§ **Written instruction**
Reproduce every line of the records from the line containing "How distant from" through the end of the records. Keep everything the same except the answers, where each number (the distance and the point coordinates) is multiplied by 1.15 and rounded to a whole number, with halves rounded up.

[Saved entries]

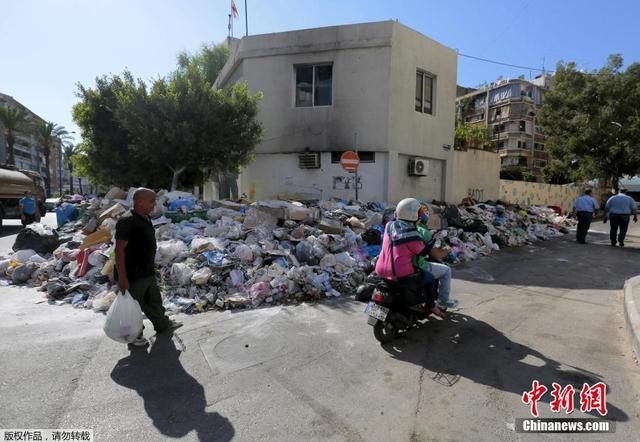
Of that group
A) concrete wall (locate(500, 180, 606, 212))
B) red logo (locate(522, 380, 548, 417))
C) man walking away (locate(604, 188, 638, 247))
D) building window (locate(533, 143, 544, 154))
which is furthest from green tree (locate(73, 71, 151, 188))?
building window (locate(533, 143, 544, 154))

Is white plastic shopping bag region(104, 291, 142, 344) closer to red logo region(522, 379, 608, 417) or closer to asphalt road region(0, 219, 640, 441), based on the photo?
asphalt road region(0, 219, 640, 441)

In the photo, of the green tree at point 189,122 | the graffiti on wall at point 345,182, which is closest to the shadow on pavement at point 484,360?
the graffiti on wall at point 345,182

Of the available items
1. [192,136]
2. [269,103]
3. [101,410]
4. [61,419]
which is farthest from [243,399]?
[269,103]

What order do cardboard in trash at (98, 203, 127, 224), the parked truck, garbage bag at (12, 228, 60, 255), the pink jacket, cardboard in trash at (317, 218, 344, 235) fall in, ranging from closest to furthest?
the pink jacket, garbage bag at (12, 228, 60, 255), cardboard in trash at (317, 218, 344, 235), cardboard in trash at (98, 203, 127, 224), the parked truck

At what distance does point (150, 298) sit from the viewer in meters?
4.37

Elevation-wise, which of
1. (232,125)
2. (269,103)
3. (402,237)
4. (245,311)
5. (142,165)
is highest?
(269,103)

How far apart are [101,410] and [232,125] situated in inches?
414

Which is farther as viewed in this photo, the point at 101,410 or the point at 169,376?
the point at 169,376

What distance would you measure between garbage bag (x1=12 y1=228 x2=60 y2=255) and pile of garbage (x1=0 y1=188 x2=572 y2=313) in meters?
0.02

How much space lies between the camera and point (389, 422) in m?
2.76

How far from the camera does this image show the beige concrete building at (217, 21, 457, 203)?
43.0 ft

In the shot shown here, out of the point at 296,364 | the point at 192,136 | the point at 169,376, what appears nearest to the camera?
the point at 169,376

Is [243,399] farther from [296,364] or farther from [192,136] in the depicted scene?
[192,136]

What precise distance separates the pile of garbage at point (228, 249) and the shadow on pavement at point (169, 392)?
5.43 ft
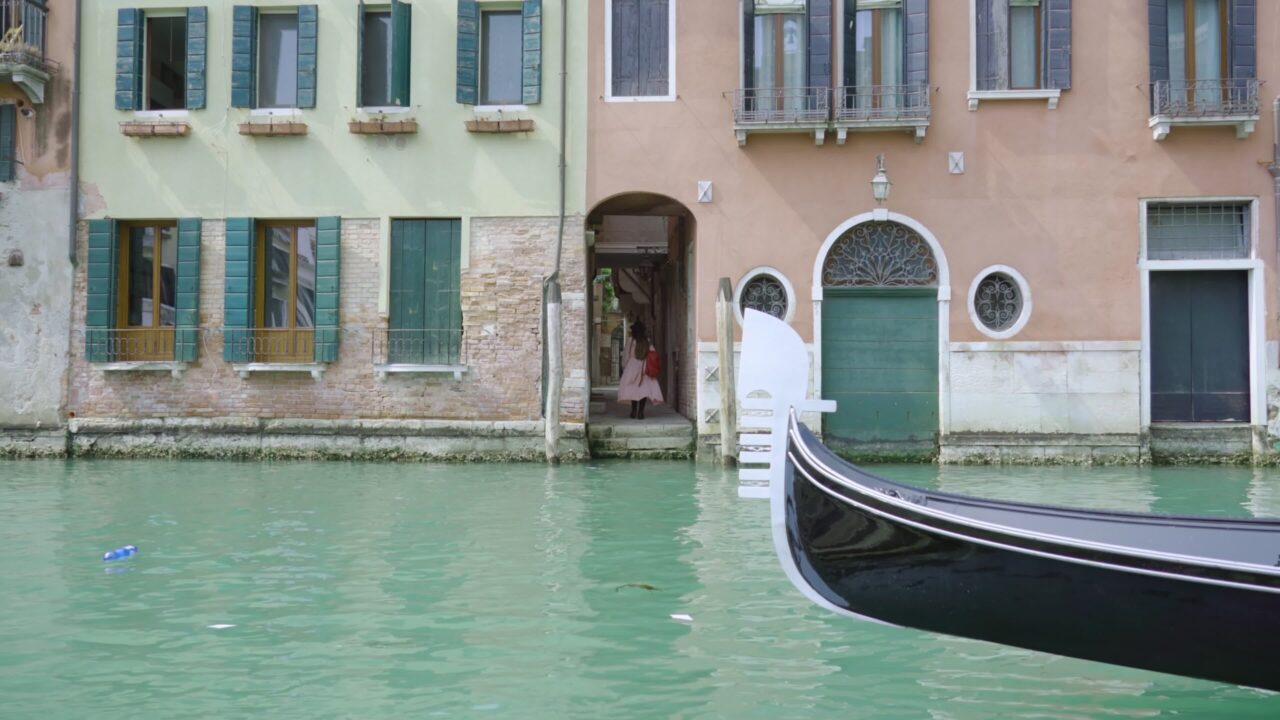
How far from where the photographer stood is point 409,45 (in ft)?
41.4

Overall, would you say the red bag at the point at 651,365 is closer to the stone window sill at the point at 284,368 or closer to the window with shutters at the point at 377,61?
the stone window sill at the point at 284,368

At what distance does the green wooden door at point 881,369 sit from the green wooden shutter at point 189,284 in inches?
268

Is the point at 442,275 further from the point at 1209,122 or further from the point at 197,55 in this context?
the point at 1209,122

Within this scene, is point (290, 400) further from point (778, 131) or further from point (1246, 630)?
point (1246, 630)

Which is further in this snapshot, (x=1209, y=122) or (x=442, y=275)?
(x=442, y=275)

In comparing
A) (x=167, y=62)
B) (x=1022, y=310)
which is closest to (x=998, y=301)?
(x=1022, y=310)

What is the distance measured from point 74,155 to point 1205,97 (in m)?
12.0

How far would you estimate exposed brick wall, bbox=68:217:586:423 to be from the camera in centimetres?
1259

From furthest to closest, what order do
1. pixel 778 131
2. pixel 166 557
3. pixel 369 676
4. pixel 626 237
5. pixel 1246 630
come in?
pixel 626 237
pixel 778 131
pixel 166 557
pixel 369 676
pixel 1246 630

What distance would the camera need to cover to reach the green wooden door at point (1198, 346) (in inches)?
487

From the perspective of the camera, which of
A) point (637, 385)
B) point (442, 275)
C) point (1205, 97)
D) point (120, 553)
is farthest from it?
point (637, 385)

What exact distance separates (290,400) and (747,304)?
5045 millimetres

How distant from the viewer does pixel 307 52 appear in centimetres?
1268

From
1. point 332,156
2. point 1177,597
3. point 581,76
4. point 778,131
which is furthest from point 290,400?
point 1177,597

§ **Response for this exercise**
How distant from the viewer does pixel 307 52 appear in centimetres?
1458

From
1. point 332,156
2. point 1177,597
3. point 581,76
4. point 778,131
which is furthest from point 290,400?
point 1354,687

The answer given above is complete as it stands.